* _TASK OBJECTIVE_
Could you retype, word for word, the stretch of the manual tuning passage from "4. Community Detection" through "as well defined."?

* _PASSAGE PROVIDED_
4. Community Detection using Manual Tuning
In some cases, community detection using automatic tuning may not have plateaus that are as clear as in the above example. To address this, we can use Manual Tuning to view the results of a specific range of parameter values in better detail. This can be useful in a scenario, such as the one pictured below, when the Community Labels plot line is not as well defined.
To perform manual tuning:
- Navigate to the TreeScaper-CommunityDetection tool in the CloudForest tool panel
- Select the appropriate affinity matrix
- Select a community detection model to use
- Select Manual Tuning. For all affinity based networks, we will use Manual Tuning with Fixed λ-. This will open up a new category of parameter values, defined as follows:
- Lambda Negative: This parameter will not affect the analysis for affinity based networks, and therefore should not be changed
- lps: Starting lambda value in the range to be analyzed
- lpe: Ending lambda value in the range to be analyzed
- lambda_pos_iv: Size of steps to be taken between lambda values
Using the previous image as an example, if we wanted to analyze lambda values between 0 and 0.25, we would set lps to 0.0 and lpe to 0.25. You can control how fine you would like the search to be using lambda_pos_iv. For example, a fairly coarse would use a lambda_pos_iv value of 0.1, and a fairly fine search perhaps 0.01. As with everything, experiment with this for yourself!
You can now visualize the new manually tuned community detection results in the same way as defined for the automatic tuning!
Community detection can be a great way to find intrinsic structures of trees in treespace, and can be a great way to identify groups of differing, or perhaps competing, trees for further analysis. It can also be performed using Bipartition-Covariance networks to identify which bipartitions are causing major disagreements between trees, and the methods for this will be laid out in a future tutorial!

[Data records]
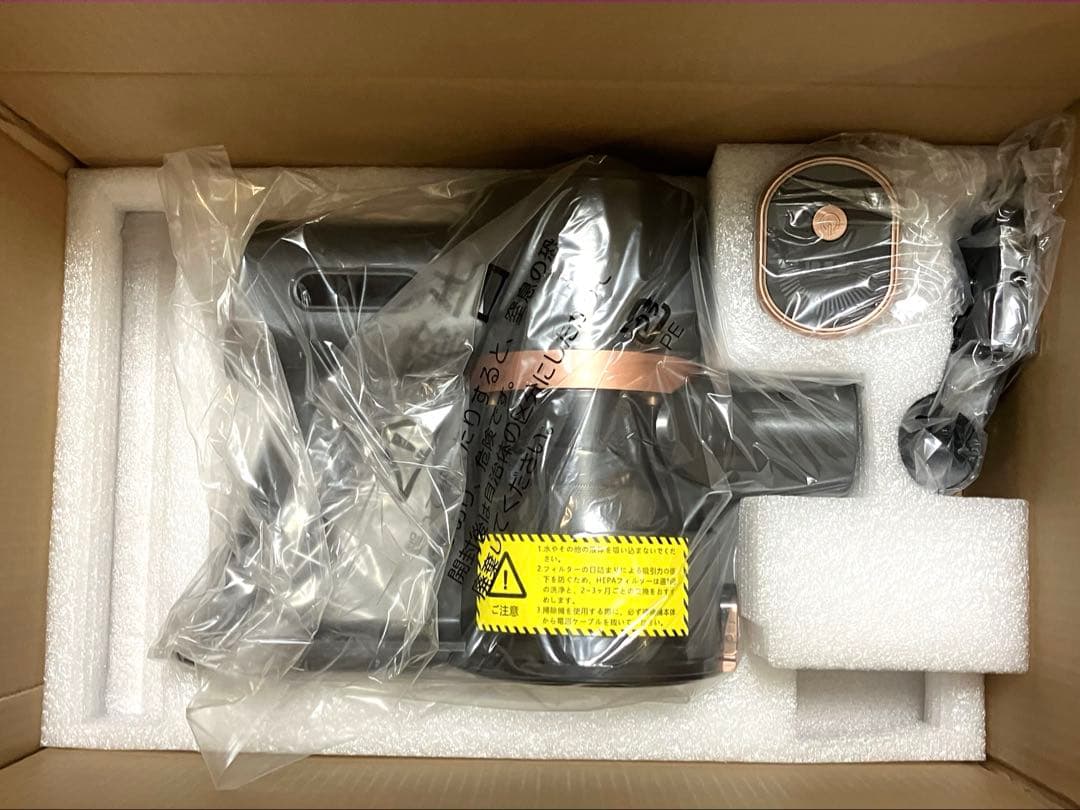 掃除機 コードレス 90Kpa 強力吸引 グリーンLED 自立式 サイクロン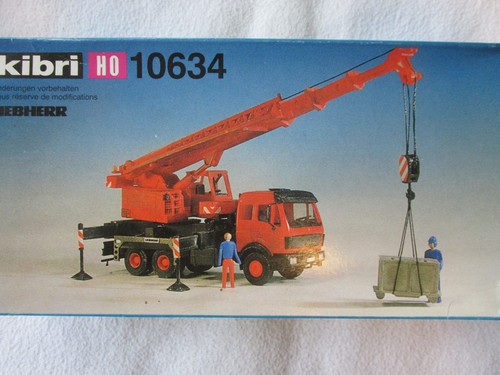Kibri 10634 kranwagen - kibri,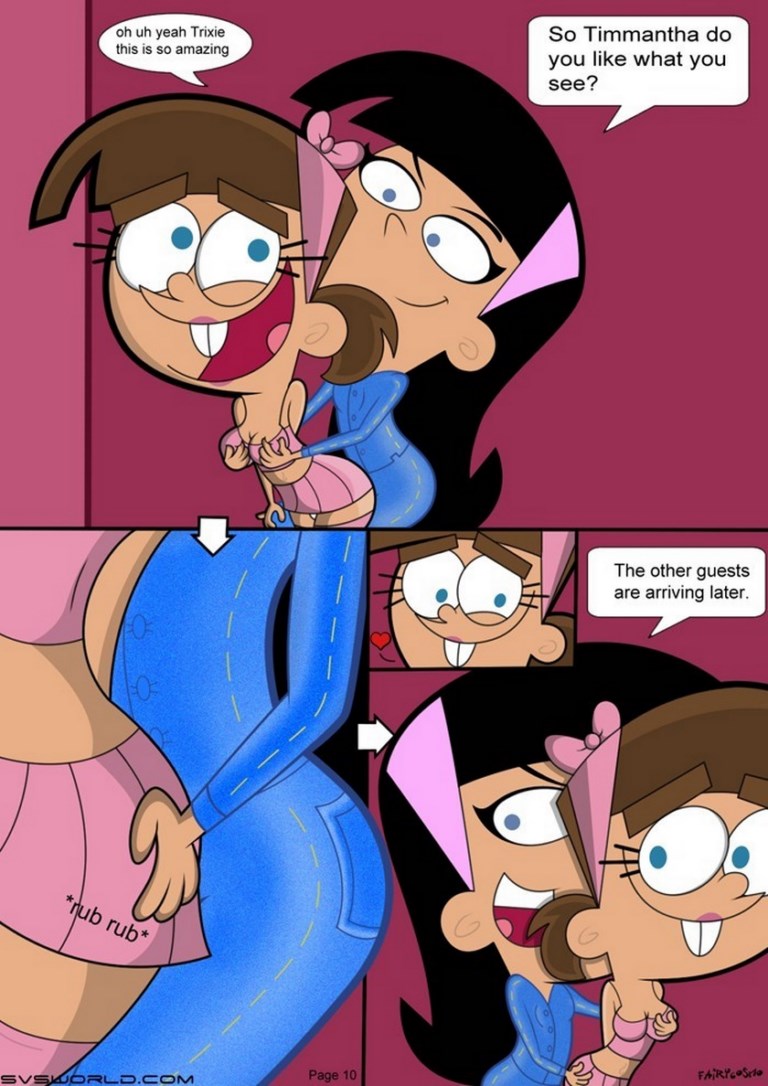 768px x 1086px - Gender Bender 1 - Fairly Odd Parents [FairyCosmo ...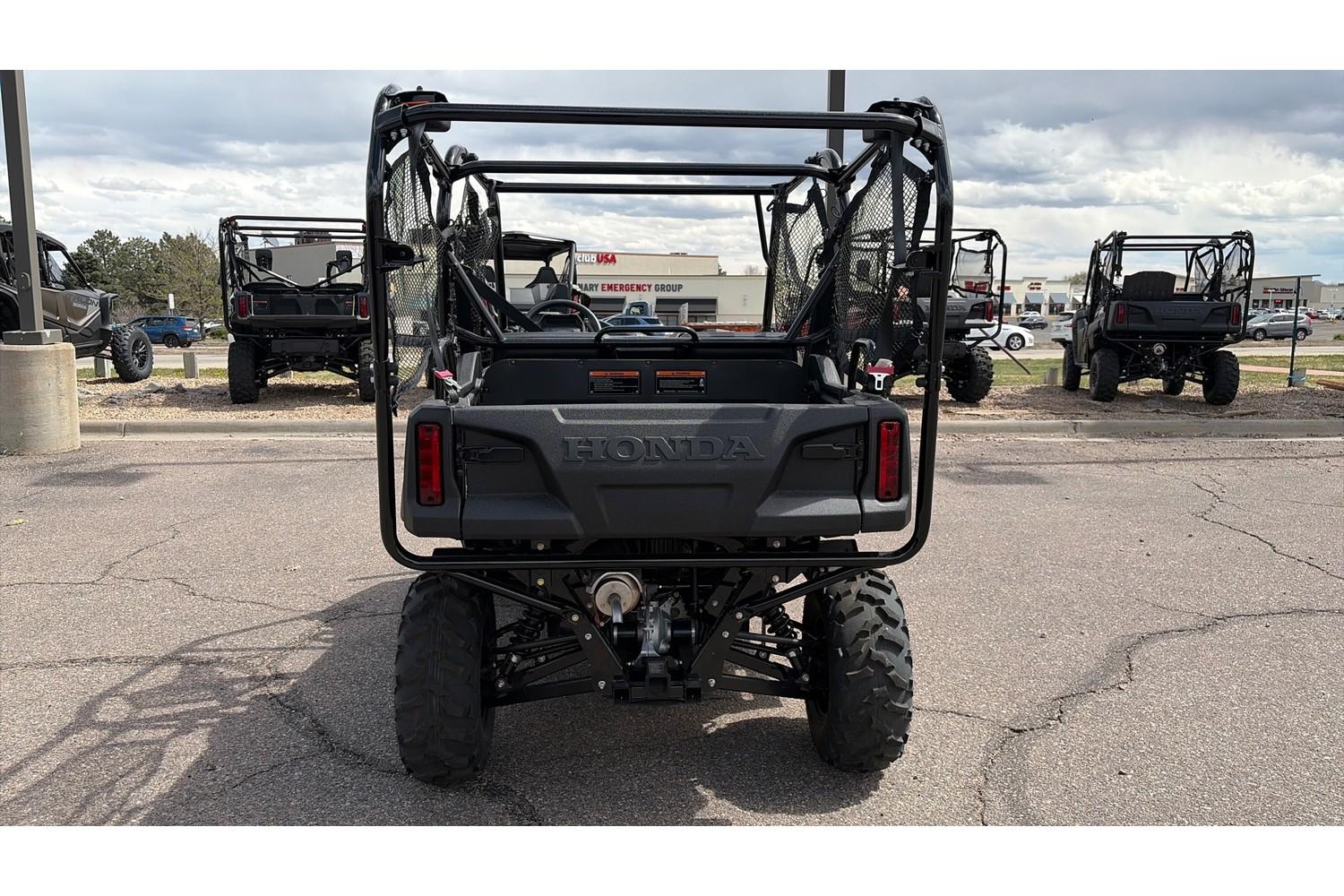 2026 Honda 2026 Honda Pioneer 700-4SXS700M4DFT - thumbnail 4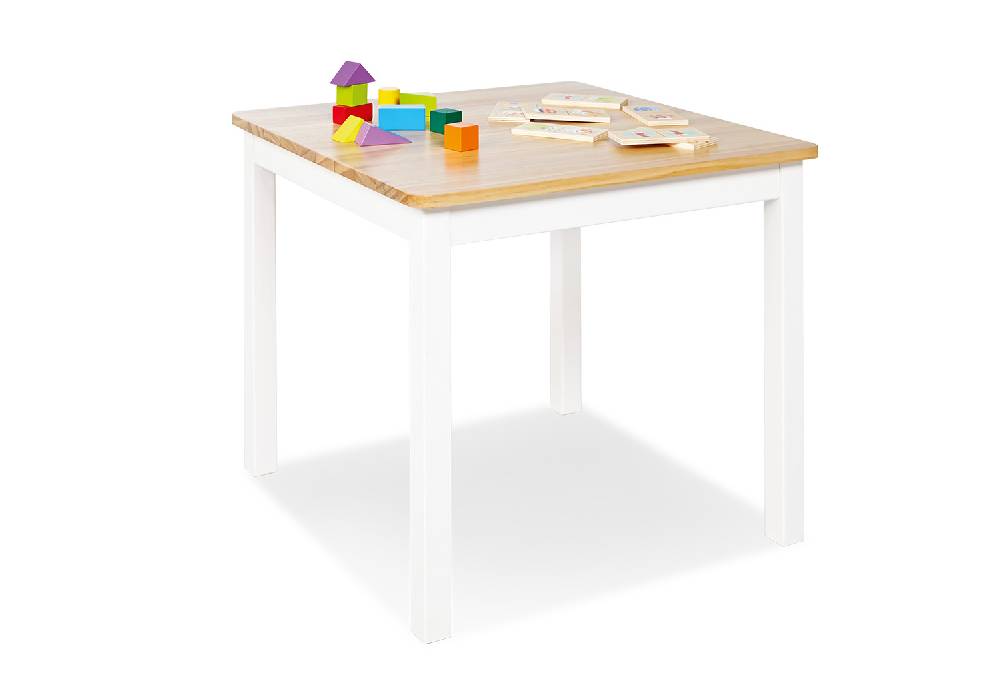 Pinolino Kindersitzgruppe 'Fenna', weiß/natur, 3-tlg Saisonschlussverkauf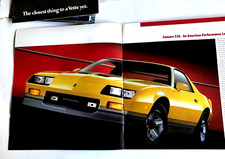 1986 chevrolet camero for sale  Ellendale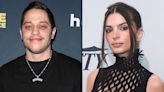 Pete Davidson and Emily Ratajkowski Spotted Getting Cozy Amid Romance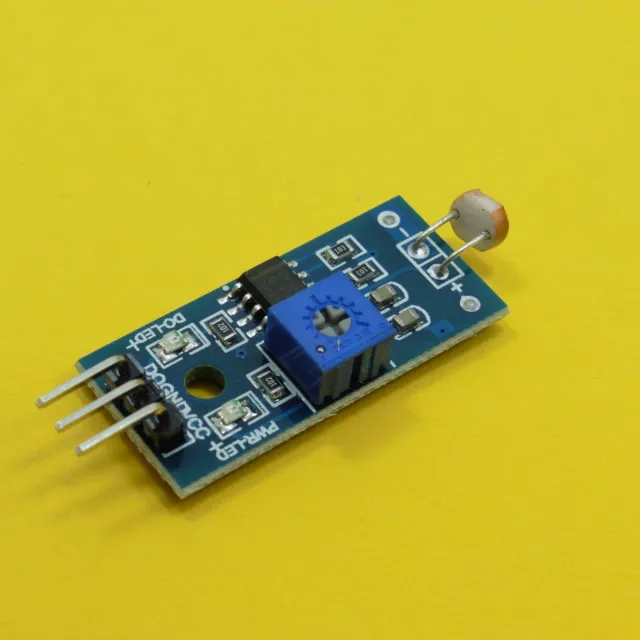 5 V Fotolackmodul 3 Pin lichtabhängiger Widerstandssensor lichtempfindlich LDR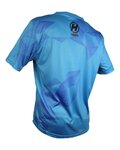 HAVEN Cycling short sleeve jersey - ENERGIZER CRAZY SHORT KID - blue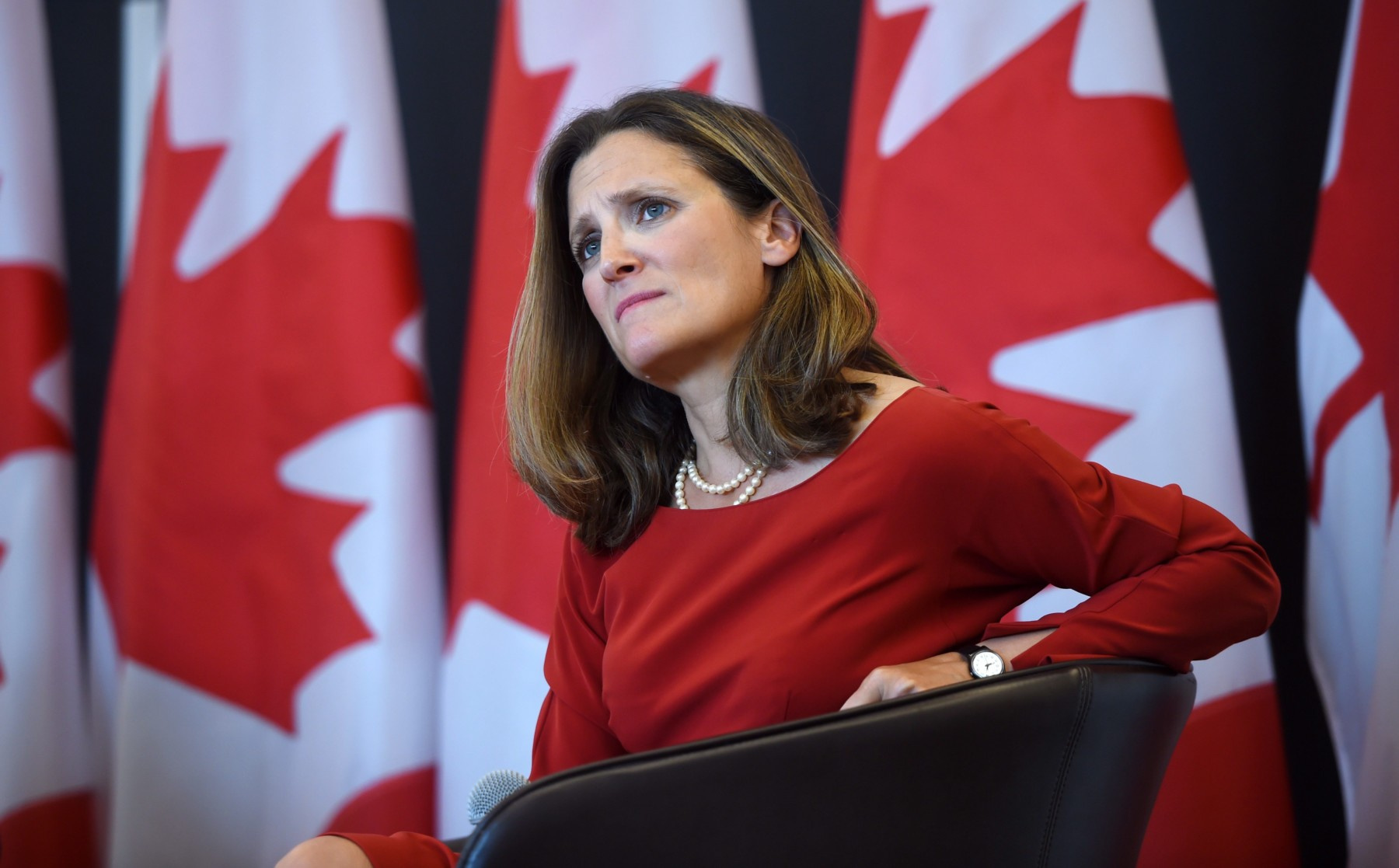 Ngoại trưởng Canada Chrystia Freeland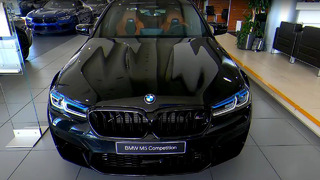 2022 BMW M5 Competition 625 HP – WILD Luxury Sedan 4k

* _RESPONSE BELOW_
4. Community Detection using Manual Tuning
In some cases, community detection using automatic tuning may not have plateaus that are as clear as in the above example. To address this, we can use Manual Tuning to view the results of a specific range of parameter values in better detail. This can be useful in a scenario, such as the one pictured below, when the Community Labels plot line is not as well defined.